Pearson correlations were computed for these 303 antibodies between fresh frozen and FFPE samples. Multiple testing correction for the significance of correlation scores was performed with the Benjamini–Hochberg (BH) method. Of the 303 antibodies, 121 showed a significant correlation (p-BH < 0.05), corresponding to 128 of 407 detected signals. In the cases in which more than one signal was detected for a given antibody, only the signal with the highest correlation factor was retained for further analysis.

Among these 121 antibodies, 12 were excluded because the detected signal shifted over 20% of the expected molecular weight of the antibody, another five antibodies were discarded because the peaks were not clearly identifiable, and two antibodies were excluded due to limited availability or redundancy.

In total, 102 of 634 antibodies (Supplementary Table 1) resulted in clear peaks at the expected molecular weights (±20%) and showed a significant correlation between the DigiWest signals detected in fresh frozen and FFPE samples. These 102 antibodies were subsequently used for cancer classification. Furthermore, DigiWest analysis in the independent validation cohort of 25 FFPE samples was also conducted with these 102 antibodies.

Statistical analysis, classification, and data visualization

The analysis of processed DigiWest data was performed using the statistical programming language R [40] including the packages gplots, kernlab, e1071, and caret [41,42,43,44]. The data were transformed into log2 scale, and Pearson correlation coefficient was applied for the analysis between log2 expression values in fresh frozen and FFPE samples. The significance of correlation was assessed with the R-function cor.test. Heatmaps were generated based on the average-linkage method and Pearson correlation coefficient as similarity measure.

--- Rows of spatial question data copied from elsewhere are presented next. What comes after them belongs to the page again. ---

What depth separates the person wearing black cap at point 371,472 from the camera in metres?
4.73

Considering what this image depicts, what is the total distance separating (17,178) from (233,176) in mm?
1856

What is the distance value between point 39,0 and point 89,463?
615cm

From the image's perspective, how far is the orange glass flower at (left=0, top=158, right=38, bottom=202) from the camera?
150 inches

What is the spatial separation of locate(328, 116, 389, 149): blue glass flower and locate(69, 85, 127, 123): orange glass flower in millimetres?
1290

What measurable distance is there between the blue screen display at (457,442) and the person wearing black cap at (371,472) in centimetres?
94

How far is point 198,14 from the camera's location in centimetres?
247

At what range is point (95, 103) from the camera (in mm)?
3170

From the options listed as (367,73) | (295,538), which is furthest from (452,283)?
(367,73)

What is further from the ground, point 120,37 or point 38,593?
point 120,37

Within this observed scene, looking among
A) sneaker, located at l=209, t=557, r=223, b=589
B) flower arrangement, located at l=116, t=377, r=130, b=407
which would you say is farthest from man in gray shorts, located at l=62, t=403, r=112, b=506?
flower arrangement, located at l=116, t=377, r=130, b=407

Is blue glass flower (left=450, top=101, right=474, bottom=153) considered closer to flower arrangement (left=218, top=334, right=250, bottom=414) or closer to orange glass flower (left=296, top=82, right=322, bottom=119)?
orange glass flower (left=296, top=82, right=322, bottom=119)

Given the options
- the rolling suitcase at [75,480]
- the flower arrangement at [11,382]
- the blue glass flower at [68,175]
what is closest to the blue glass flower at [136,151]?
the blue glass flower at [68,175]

Radial basis function kernel support vector machines (SVM) were used as tumor classifiers. The model for the paired set was tuned and evaluated using nested cross-validation [45] with fivefold outer and fourfold inner cross-validation, repeated ten and five times, respectively. This ensures that no information from the validation samples was used for model selection at any point. The tuning parameters were chosen between C = 10{0,1,2,3} and σ = 0.01 × 10{−3,−2,…,3}. The classifier used on the independent validation set was trained on the 25 FFPE samples from the paired set using fivefold cross-validation (ten repeats) and the same tuning parameters. The optimal parameters were σ = 0.0001 and C = 100. The SVM classifiers were compared with a random forest classifier, which yielded inferior classification accuracy for these prediction tasks.

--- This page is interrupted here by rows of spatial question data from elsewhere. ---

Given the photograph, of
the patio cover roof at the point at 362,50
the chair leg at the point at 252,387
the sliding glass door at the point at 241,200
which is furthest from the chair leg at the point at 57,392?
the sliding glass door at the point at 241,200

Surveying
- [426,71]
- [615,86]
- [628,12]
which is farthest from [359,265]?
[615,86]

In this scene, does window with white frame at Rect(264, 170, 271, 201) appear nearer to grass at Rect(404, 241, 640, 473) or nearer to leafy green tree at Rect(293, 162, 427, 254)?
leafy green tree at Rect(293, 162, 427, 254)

The significance of differential expression between two groups was assessed with the t-test (R-function pairwise.t.test with default parameters). Multiple testing correction was performed with the BH method [46]. p values < 0.05 were considered statistically significant.

Results

After the establishment and optimization of a DigiWest-compatible extraction protocol for FFPE samples, we determined the performance of DigiWest in FFPE tissue for the initial 634 antibodies. From these, we selected 303 antibodies that were expressed in at least four samples or all samples of the same tumor type to compare their signals in fresh frozen and FFPE samples (see “Methods”). Those 303 antibodies were measured in the 25 pairs of fresh frozen and FFPE primary tumor samples, which included five samples for each of the following tumor types: HNSC, LUSC, LUAD, COAD, and PAAD.

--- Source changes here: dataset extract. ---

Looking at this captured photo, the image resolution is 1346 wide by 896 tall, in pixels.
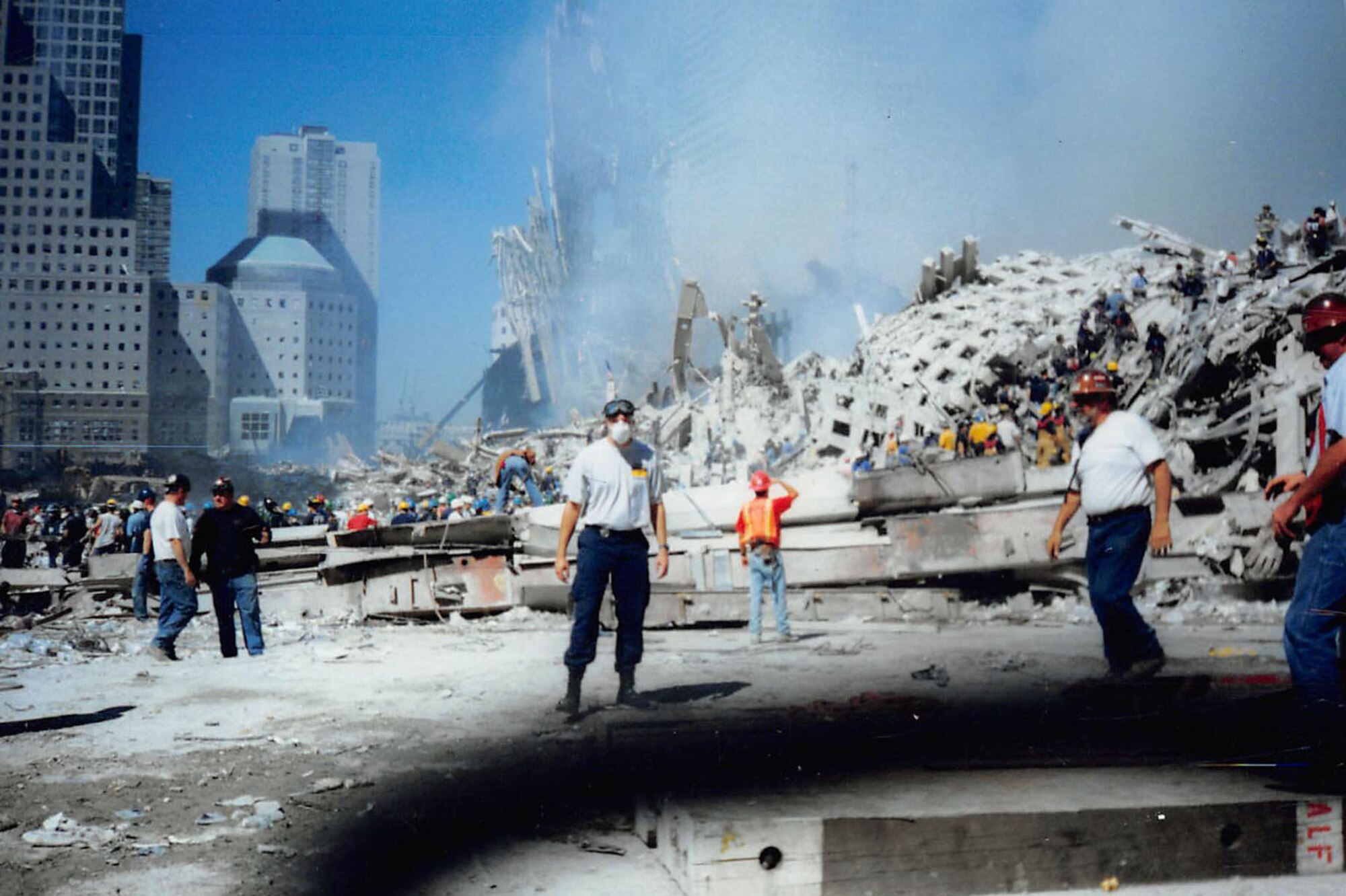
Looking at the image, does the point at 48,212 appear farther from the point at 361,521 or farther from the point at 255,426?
the point at 361,521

Then we investigated the correlations of all detected signals between fresh frozen and FFPE samples via Pearson correlation coefficients (R) to identify those antibodies that performed similarly in both tissue types. Figure 1 presents selected proteins comparing fresh frozen and FFPE signal intensities (Fig. 1a). The detected signals correspond to the integrated area of a peak at a certain molecular weight. If more than one signal was detected for a given antibody, only the signal with the highest correlation coefficient was included. Without applying a multiple testing correction, 150 out of the 303 antibodies (50%) were found to be significantly correlated between fresh frozen and FFPE tissue. After multiple testing correction (BH method), 121 antibodies (40%) demonstrated a significant correlation (p-BH < 0.05), with a correlation coefficient of R ≥ 0.47 (Fig. 1b). Nineteen of these antibodies were excluded because the peak was shifted (>20% of the expected molecular weight), or peaks were not clearly identifiable. Cytokeratin 5 and c-Myc showed the highest correlation coefficient among all proteins, with R = 0.93 and p-BH = 2.2e − 9. The detected signals for these proteins were particularly high in HNSC and LUSC, for both fresh frozen and FFPE tissue (Fig. 1c). The remaining 182 antibodies (60%) were not significantly correlated (p-BH > 0.05) and thus excluded. In total, 102 antibodies (34%) were used for further analysis. These 102 analytes comprised 14 out of 48 antibodies against phosphoproteins (29%) and 88 out of 255 against total proteins (35%). In fresh frozen samples, the mean signal intensities (log2 scale) were generally higher, except for one of 102 antibodies, and the signals were detected more frequently than in FFPE tissue (23 vs. 18 tumor samples on average).

Fig. 1: DigiWest protein profiling in fresh frozen and FFPE tissue.
figure 1

a DigiWest data displayed for four antibodies (Cytokeratin 5, p53, β-Catenin-phospho S675, HSP 27-phospho S78) in different tumor samples (fresh frozen in blue and FFPE tissue in red) with signal intensity (RFU: relative fluorescence units) plotted against molecular weight. b Pearson correlation coefficients (R) were computed for each antibody between all signals detected in both fresh frozen and FFPE samples. p values were corrected for multiple testing with the Benjamini–Hochberg method (p-BH), using a significance level of 0.05. The corresponding volcano plot shows the p values (−log10 transformed) plotted against correlation coefficients (R) (n: number of antibodies with significant correlation (p-BH < 0.05), colored in orange; m: number of antibodies with p-BH > 0.05, colored in blue). c Relative signals (log2) detected by DigiWest for three antibodies (Cytokeratin 5, c-Myc, Caspase 6) in 25 tumor samples, in both fresh frozen and FFPE samples. COAD colorectal adenocarcinomas, HNSC head and neck squamous cell carcinomas, LUAD lung adenocarcinomas, LUSC lung squamous cell carcinomas, PAAD pancreatic adenocarcinomas.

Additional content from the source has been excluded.